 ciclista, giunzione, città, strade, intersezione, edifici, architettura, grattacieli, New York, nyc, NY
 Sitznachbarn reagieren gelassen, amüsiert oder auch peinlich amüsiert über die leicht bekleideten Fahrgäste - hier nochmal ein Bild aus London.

* * *

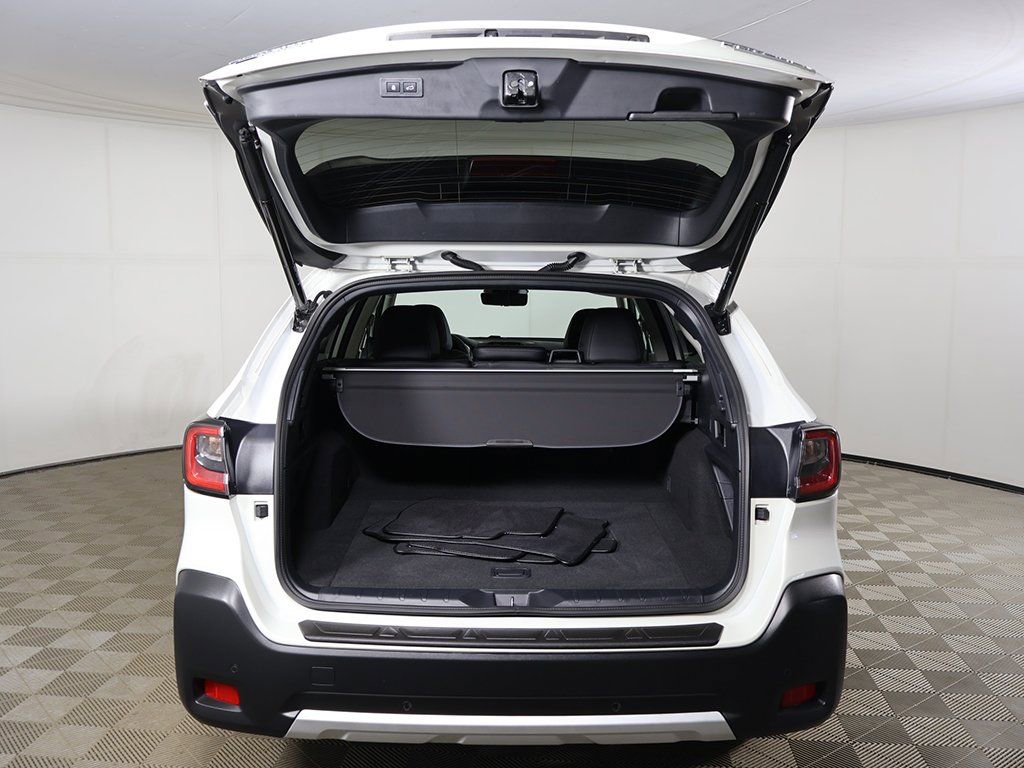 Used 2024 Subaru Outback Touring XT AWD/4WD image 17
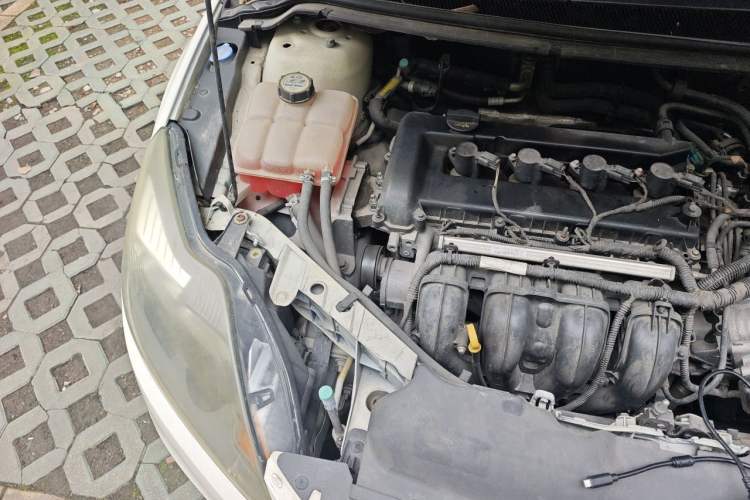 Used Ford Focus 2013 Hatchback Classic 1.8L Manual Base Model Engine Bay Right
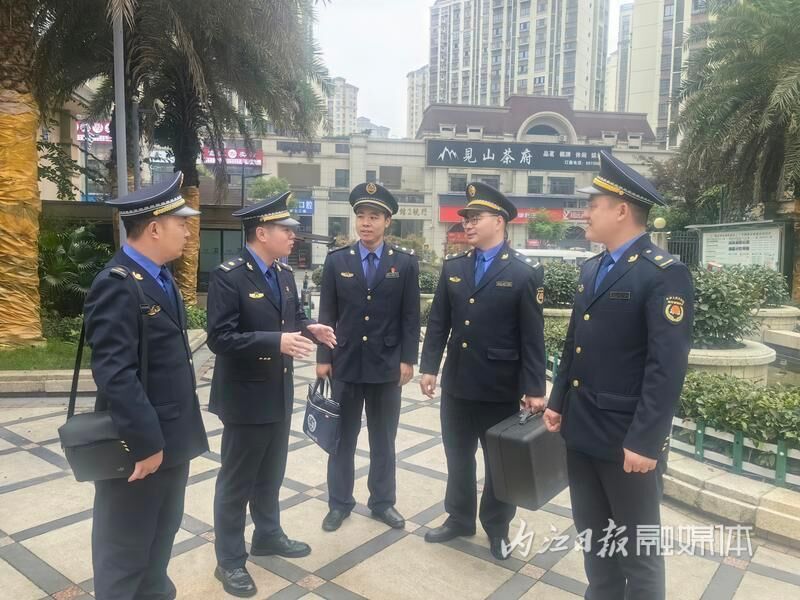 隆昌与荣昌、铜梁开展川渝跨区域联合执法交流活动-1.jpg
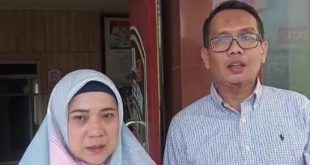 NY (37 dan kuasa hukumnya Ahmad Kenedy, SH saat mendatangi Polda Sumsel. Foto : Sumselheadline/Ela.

* **Was gebraucht wird**
Setze die Zeilen von der Zeile mit „York, nyc, NY“ bis zur Zeile mit „Sitznachbarn reagieren gelassen, amüsiert“, beide eingeschlossen, in eine Markdown-Tabelle mit den Spalten „Nr.“ für die laufende Nummer und „Inhalt“ für den Zeilentext. Leerzeilen lässt du weg.

* **Ergebnis der Übung**
| Nr. | Inhalt |
|---|---|
| 1 |  ciclista, giunzione, città, strade, intersezione, edifici, architettura, grattacieli, New York, nyc, NY |
| 2 |  Sitznachbarn reagieren gelassen, amüsiert oder auch peinlich amüsiert über die leicht bekleideten Fahrgäste - hier nochmal ein Bild aus London. |